Clorox CMO Eric Reynolds said recently that influencer marketing and the amount of time the company’s brands spend on strategically thoughtful approaches to influencer by brand has shifted dramatically.
“It’s been a sea change in the last few years,” he said. “Clorox is a house of brands and there’s all kinds of influencer strategies and all kinds of different applications. But having other people tell our brand story as the first invitation, the first idea, is very powerful. The more we invest there it has returns and its suddenly influencing the rest of our marketing mix.”
Brands plan to increase spending on influencer marketing this year, according to a 2018 report from the World Federation of Advertisers. The goal is primarily to boost brand awareness (86 percent) reach targeted/new audiences (74 percent) and to improve brand advocacy (69 percent).
Brand marketers worry about a lot of things when putting their trust in influencers and spend time carefully vetting their choices. The quality of followers was cited as “absolutely essential” as were standards of transparency. But it doesn’t help when popular influencers like YouTuber Gabbie Hanna push out fake content. Hanna, who has 3.8 million Instagram followers, used Photoshop and footage from friends to appear as if she had attended the recent Coachella Valley Music and Arts Festival. She appeared in a post with pink hair and a mesh top looking happy, Mashable reported. She ultimately came clean to her followers, but left the message that influencer content is not always what it appears to be. Those types of stunts can affect the overall trustworthiness of other influencers’ content.
Josh Cole, CMO at Sky Zone, the indoor trampoline park and experiential entertainment company, uses influencers to engage its core audience 8-to-15 year olds.
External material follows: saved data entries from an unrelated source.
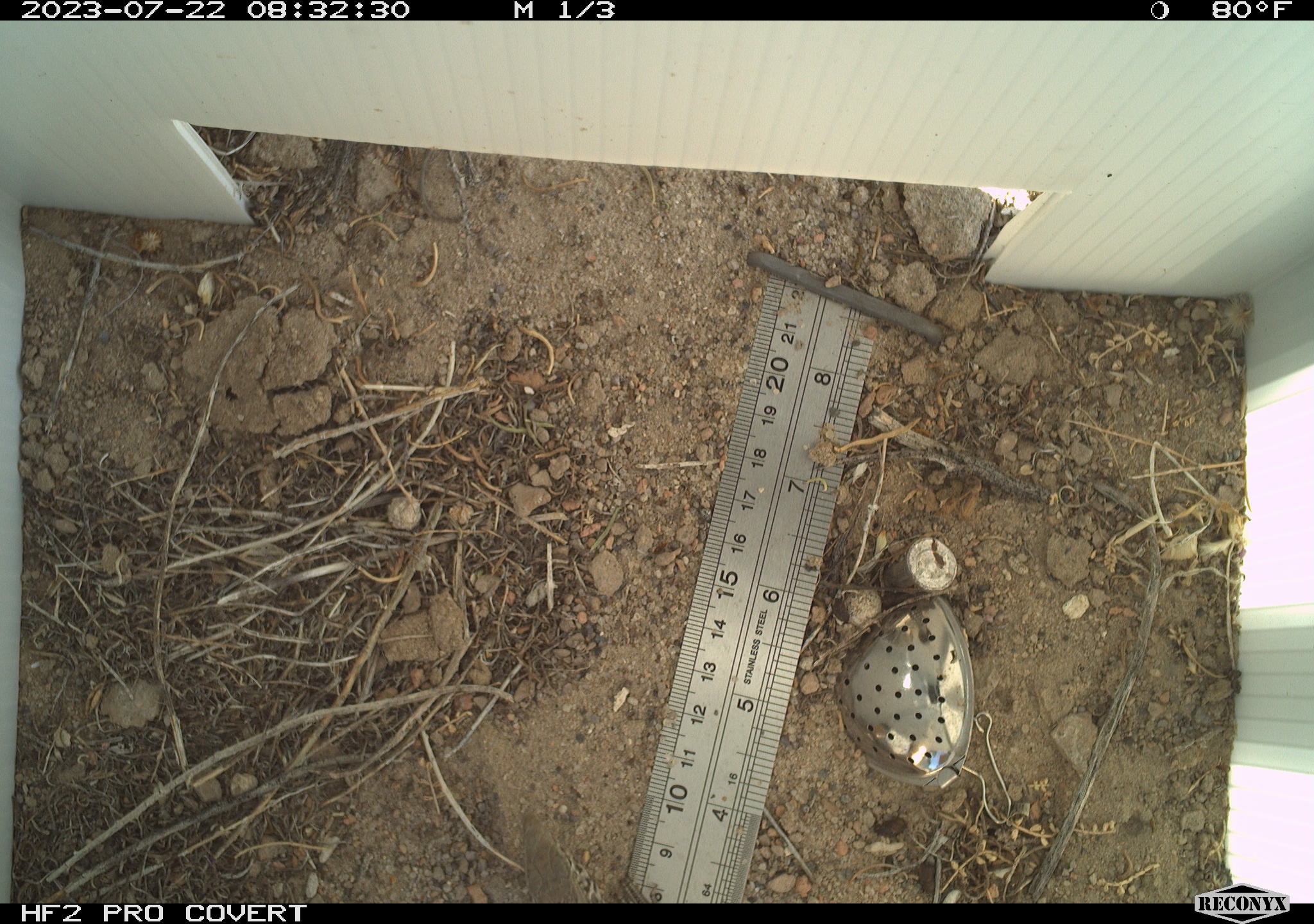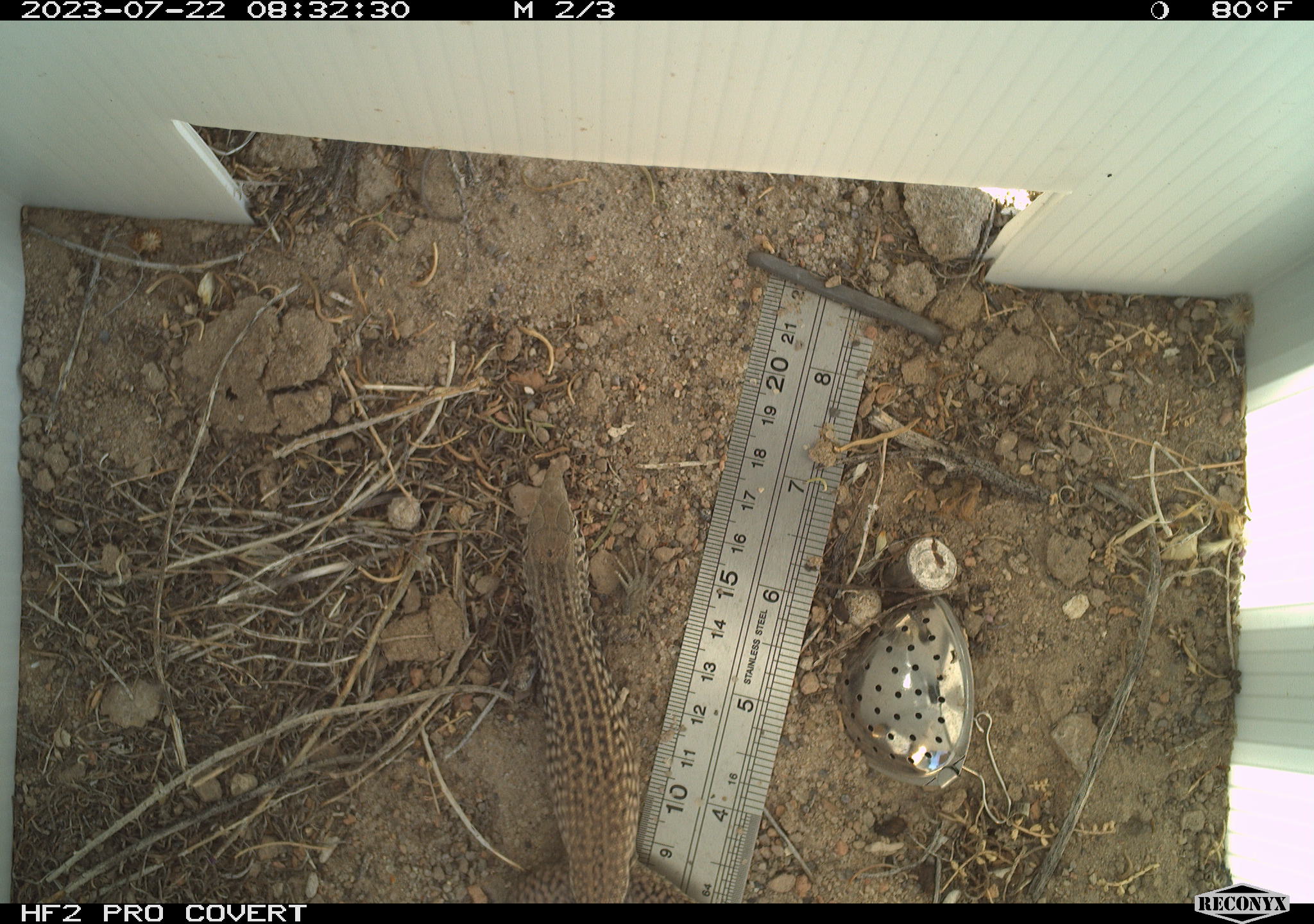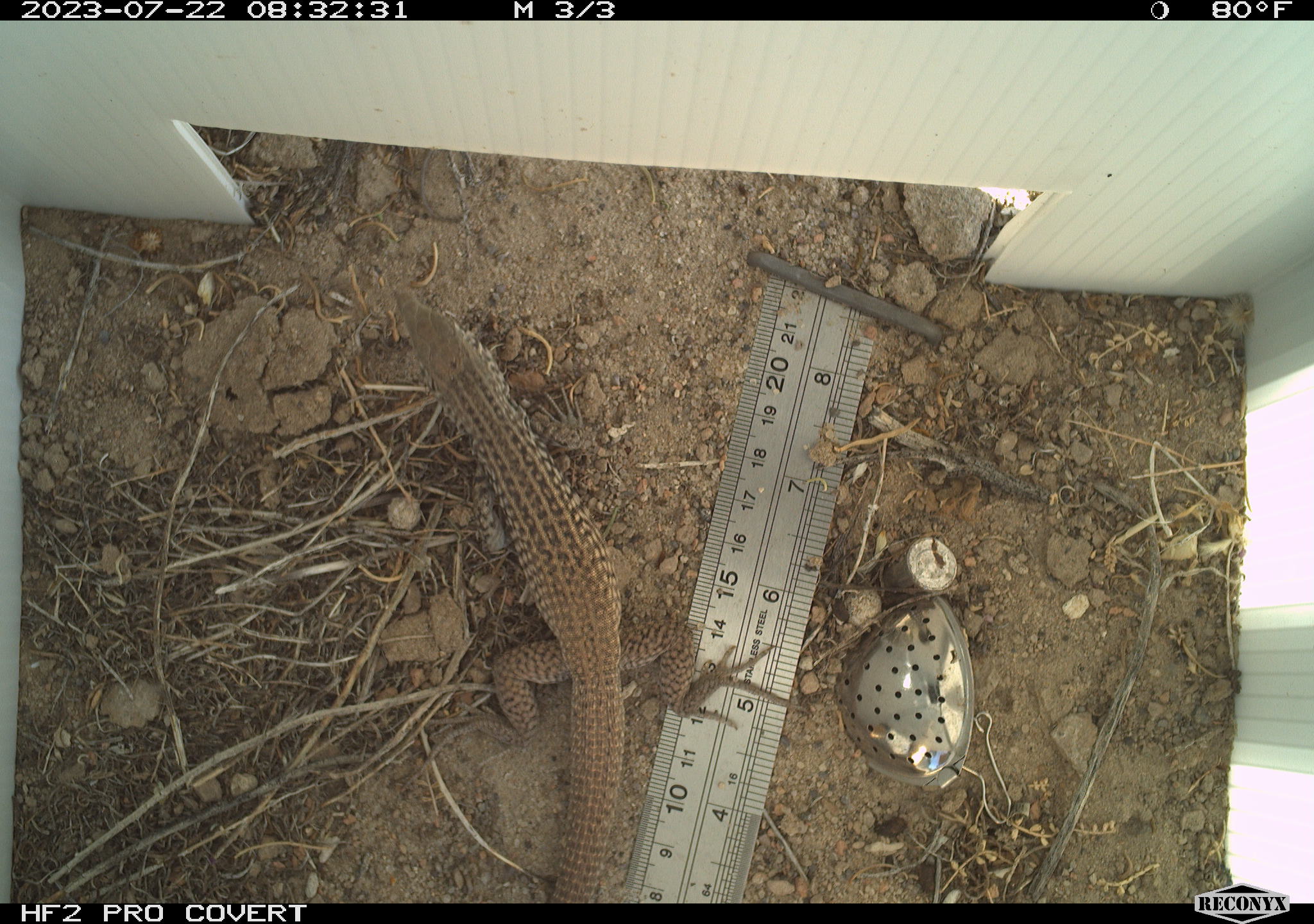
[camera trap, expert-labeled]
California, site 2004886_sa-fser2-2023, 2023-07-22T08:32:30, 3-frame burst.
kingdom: Animalia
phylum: Chordata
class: Reptilia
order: Squamata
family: Teiidae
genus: Aspidoscelis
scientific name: Aspidoscelis tigris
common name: western whiptail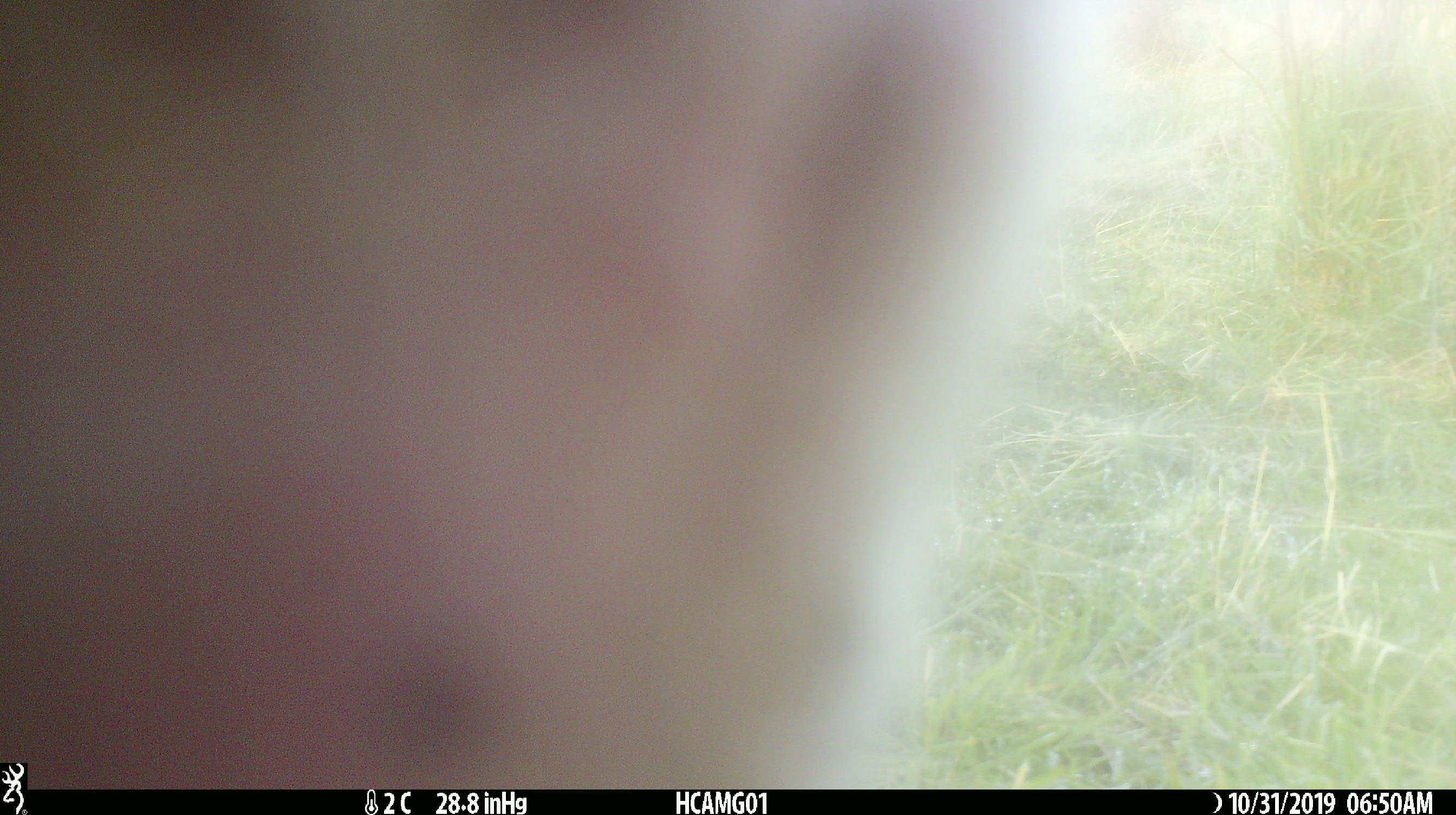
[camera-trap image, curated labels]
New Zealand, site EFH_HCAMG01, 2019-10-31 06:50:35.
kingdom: Animalia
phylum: Chordata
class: Mammalia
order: Artiodactyla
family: Bovidae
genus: Bos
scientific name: Bos taurus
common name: domestic cow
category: cow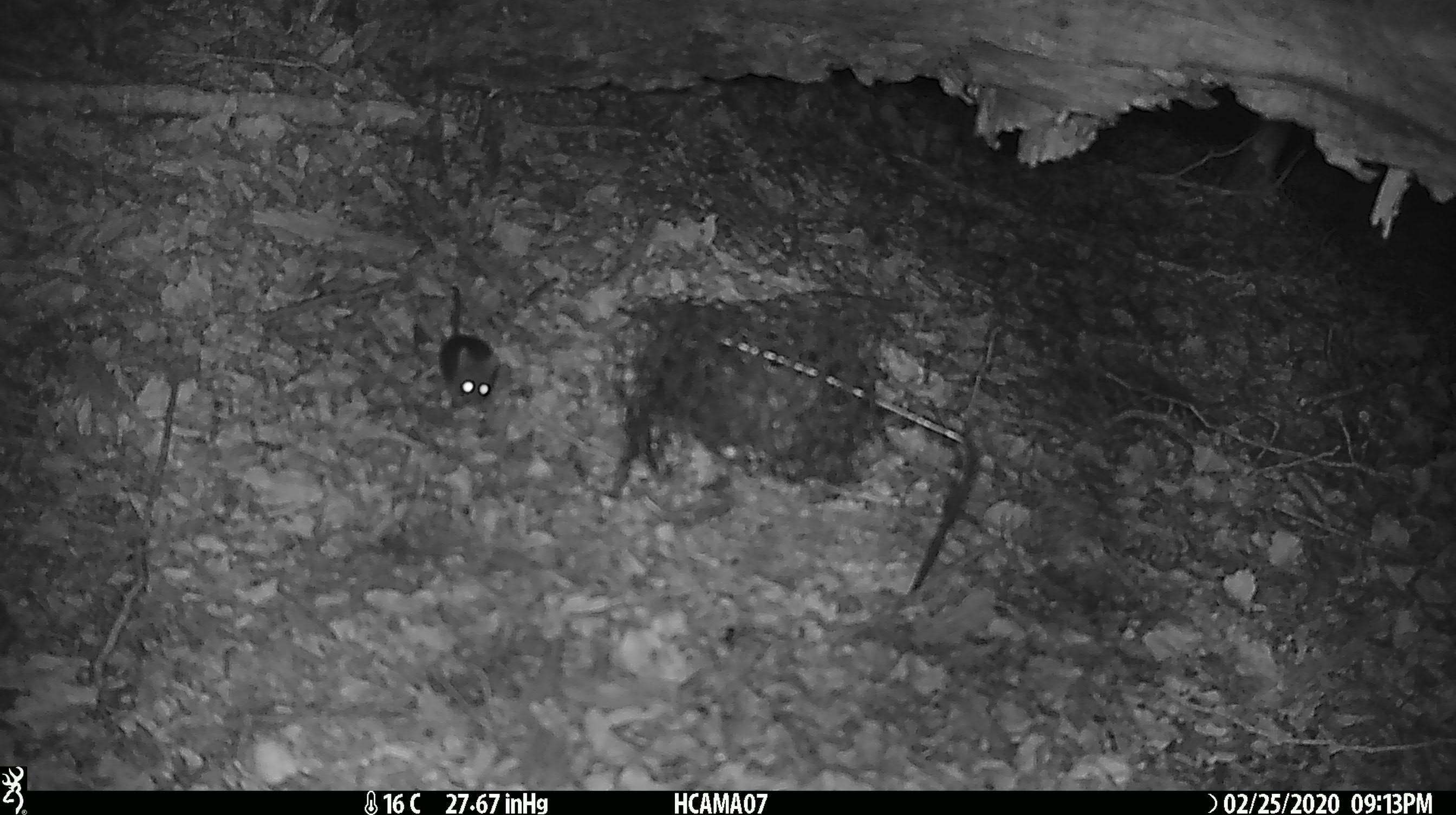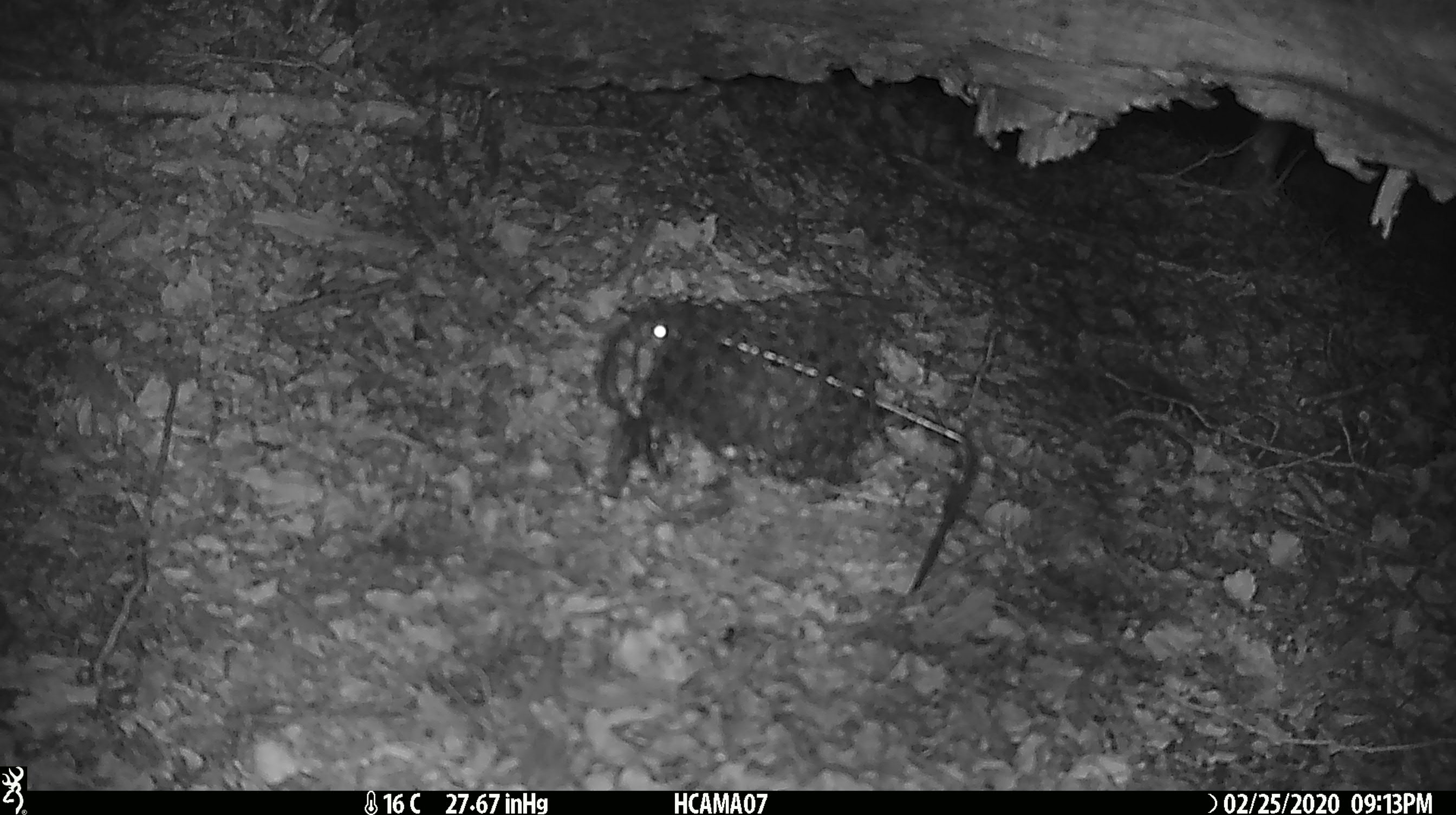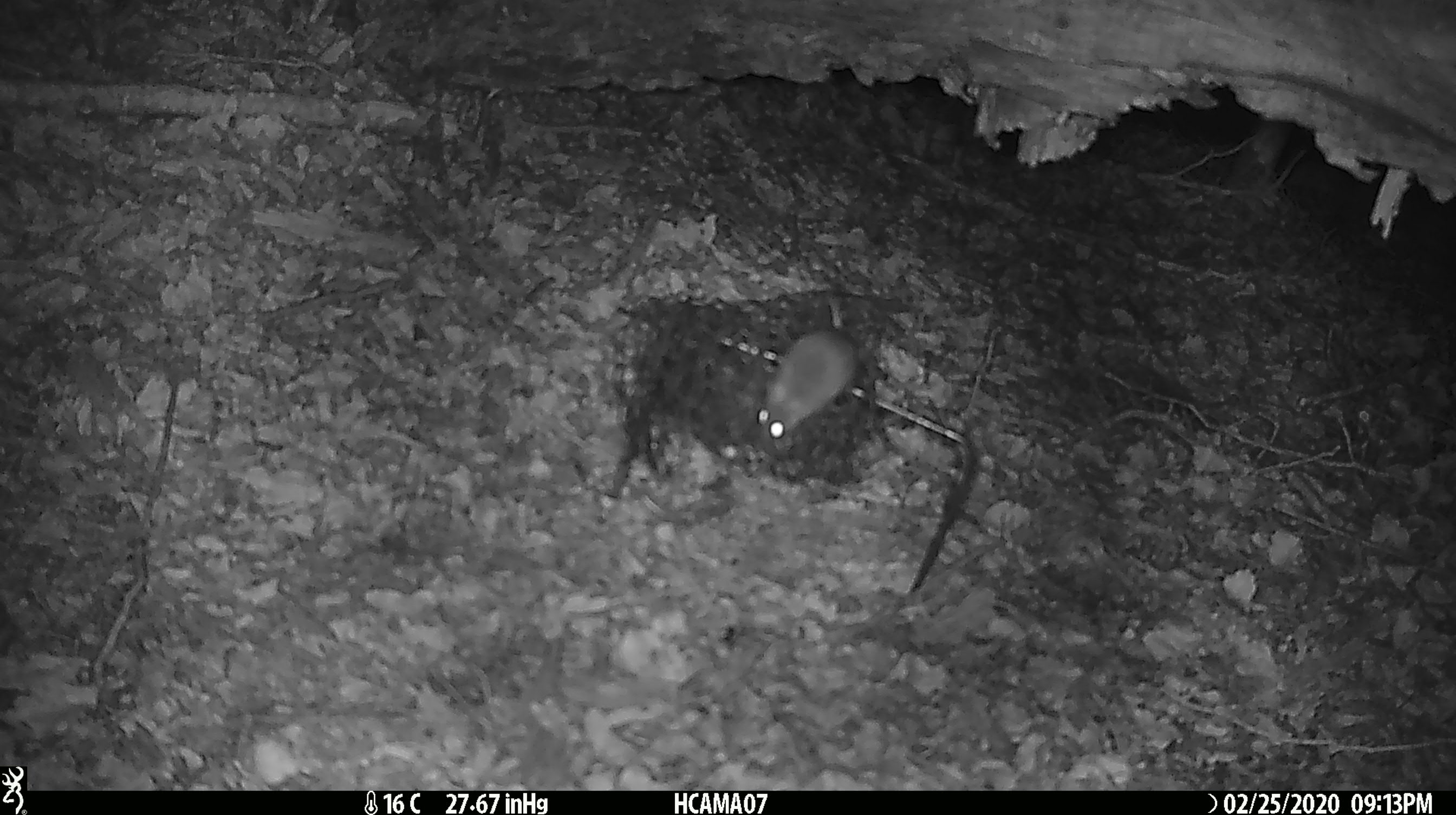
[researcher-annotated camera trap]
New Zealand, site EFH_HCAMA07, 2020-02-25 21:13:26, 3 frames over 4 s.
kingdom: Animalia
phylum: Chordata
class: Mammalia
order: Rodentia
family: Muridae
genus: Mus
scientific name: Mus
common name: mouse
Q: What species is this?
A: Mouse (Mus).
One recent campaign to promote the purchase of 30-day passes was the “March Mania Shot Contest.” Three influencers were hired and contracted to each do three Instagram posts, 10 Instagram Stories and five YouTube videos (three paid and two organic). The message was to go to Sky Zone March 15th and 16th to enter the contest for a chance to win a 30-day Jump Pass. One of the influencers, Tristan Jass, AKA 2HYPE, posted this YouTube video.
The potential reach was 6.8 million and returned 164,000 engagements and 1.8 million year-to-date views.
Cole shares how his brand ensures a successful and authentic influencer program.
1. Thoroughly vet influencers to ensure the partner aligns with brand goals and beliefs.
2. Review all paid content prior to it being published to ensure brand messaging, and in Sky Zone’s case, park safety rules and regulations are being met.
3. Create a clear contract that outlines expectations ahead of time for both parties.
4. Abide by FTC Guidelines. Failure to properly disclose sponsored content can land both your brand and your influencer partner in hot water. Include this language in your contracts with influencers.